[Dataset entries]
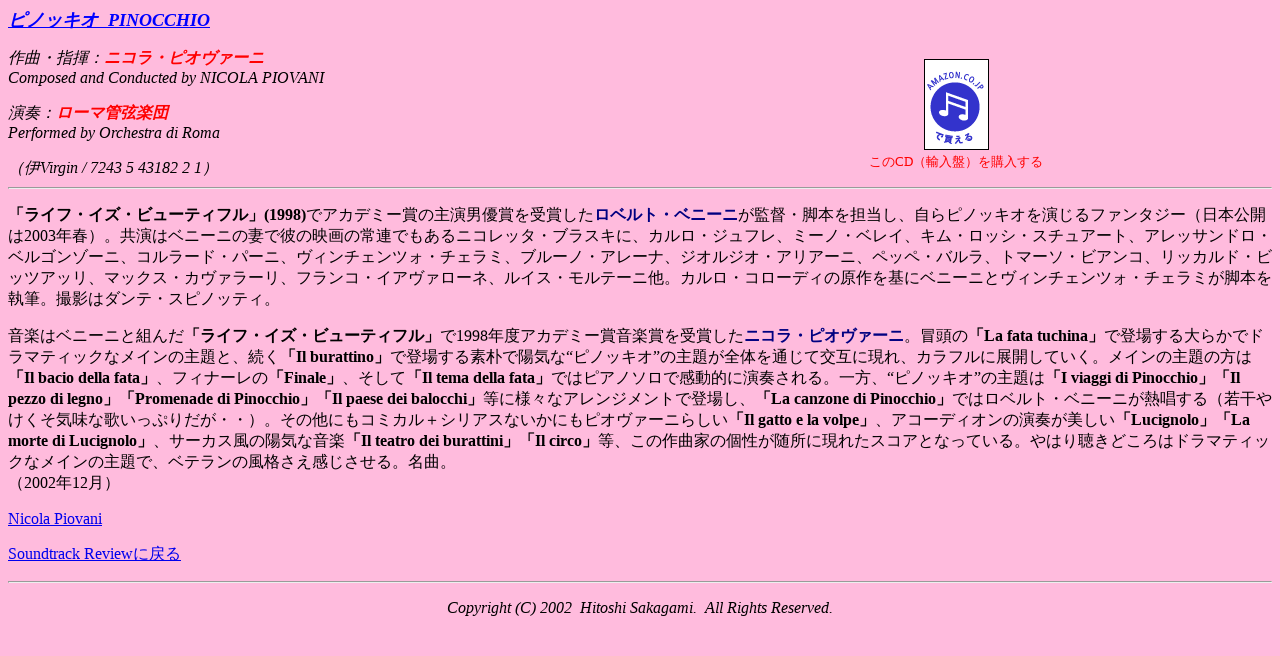

--- FILE ---
content_type: text/html
request_url: http://cinemagate.com/ST137.htm
body_size: 3476
content:
<html>

<head>
<title>PINOCCHIO</title>
<meta http-equiv="Content-Type" content="text/html; charset=x-sjis">
<meta name="GENERATOR" content="Microsoft FrontPage 5.0">
</head>

<body bgcolor="#FFBBDD">

<p><u><b><i><font face="ＭＳ 明朝" size="4" color="#0000FF">ピノッキオ&nbsp; PINOCCHIO</font></i></b></u></p>

<table border="0" cellpadding="0" cellspacing="0" style="border-collapse: collapse" bordercolor="#111111" width="100%" id="AutoNumber1">
  <tr>
    <td width="50%"><i><font face="ＭＳ 明朝">作曲・指揮：<font color="#FF0000"><b>ニコラ・ピオヴァーニ</b></font><br>
    Composed and Conducted by NICOLA PIOVANI</font></i><p><i><font face="ＭＳ 明朝">
    演奏：<font color="#FF0000"><b>ローマ管弦楽団</b></font><br>
    Performed by Orchestra di Roma</font></i></p>

<p><i><font face="ＭＳ 明朝">（伊Virgin / 7243 5 43182 2 1）</font></i></p>

    </td>
    <td width="50%" align="center"><a href="http://www.amazon.co.jp/exec/obidos/ASIN/B00007FZHU/thosemagnific-22"><img src="music-generic-icon.gif" border="0" alt="cover" hspace="3" vspace="3" width="65" height="91"></a><br>
    <font face="ＭＳ 明朝" size="2" color="#FF0000">このCD（輸入盤）を購入する</font></td>
  </tr>
</table>
<hr>

<p><font face="ＭＳ 明朝"><b>「ライフ・イズ・ビューティフル」(1998)</b>でアカデミー賞の主演男優賞を受賞した<font color="#000080"><b>ロベルト・ベニーニ</b></font>が監督・脚本を担当し、自らピノッキオを演じるファンタジー（日本公開は2003年春）。共演はベニーニの妻で彼の映画の常連でもあるニコレッタ・ブラスキに、カルロ・ジュフレ、ミーノ・ベレイ、キム・ロッシ・スチュアート、アレッサンドロ・ベルゴンゾーニ、コルラード・パーニ、ヴィンチェンツォ・チェラミ、ブルーノ・アレーナ、ジオルジオ・アリアーニ、ペッペ・バルラ、トマーソ・ビアンコ、リッカルド・ビッツアッリ、マックス・カヴァラーリ、フランコ・イアヴァローネ、ルイス・モルテーニ他。カルロ・コローディの原作を基にベニーニとヴィンチェンツォ・チェラミが脚本を執筆。撮影はダンテ・スピノッティ。</font></p>

<p><font face="ＭＳ 明朝">音楽はベニーニと組んだ<b>「ライフ・イズ・ビューティフル」</b>で1998年度アカデミー賞音楽賞を受賞した<font color="#000080"><b>ニコラ・ピオヴァーニ</b></font>。冒頭の<b>「La 
fata tuchina」</b>で登場する大らかでドラマティックなメインの主題と、続く<b>「Il burattino」</b>で登場する素朴で陽気な“ピノッキオ”の主題が全体を通じて交互に現れ、カラフルに展開していく。メインの主題の方は<b>「Il 
bacio della fata」</b>、フィナーレの<b>「Finale」</b>、そして<b>「Il tema della fata」</b>ではピアノソロで感動的に演奏される。一方、“ピノッキオ”の主題は<b>「I 
viaggi di Pinocchio」「Il pezzo di legno」「Promenade di Pinocchio」「Il paese dei 
balocchi」</b>等に様々なアレンジメントで登場し、<b>「La canzone di Pinocchio」</b>ではロベルト・ベニーニが熱唱する（若干やけくそ気味な歌いっぷりだが・・）。その他にもコミカル＋シリアスないかにもピオヴァーニらしい<b>「Il 
gatto e la volpe」</b>、アコーディオンの演奏が美しい<b>「Lucignolo」「La morte di Lucignolo」</b>、サーカス風の陽気な音楽<b>「Il 
teatro dei burattini」「Il circo」</b>等、この作曲家の個性が随所に現れたスコアとなっている。やはり聴きどころはドラマティックなメインの主題で、ベテランの風格さえ感じさせる。名曲。<br>
（2002年12月）</font></p>

<p><font face="ＭＳ 明朝"><a href="Composer060.htm">Nicola Piovani</a></font></p>

<p><a href="ST.htm#Reviews"><font size="3" face="ＭＳ 明朝">Soundtrack Reviewに戻る</font></a></p>

<hr>

<p align="center"><em>Copyright (C) 2002&nbsp; Hitoshi Sakagami.&nbsp; All Rights 
Reserved.</em></p>
</body>
</html>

▶ [WHAT THE EXERCISE ASKS]: Wherever a line in the entries above holds "http", copy that line.

▶ [ANSWER BOX]:
request_url: http://cinemagate.com/ST137.htm
<meta http-equiv="Content-Type" content="text/html; charset=x-sjis">
    <td width="50%" align="center"><a href="http://www.amazon.co.jp/exec/obidos/ASIN/B00007FZHU/thosemagnific-22"><img src="music-generic-icon.gif" border="0" alt="cover" hspace="3" vspace="3" width="65" height="91"></a><br>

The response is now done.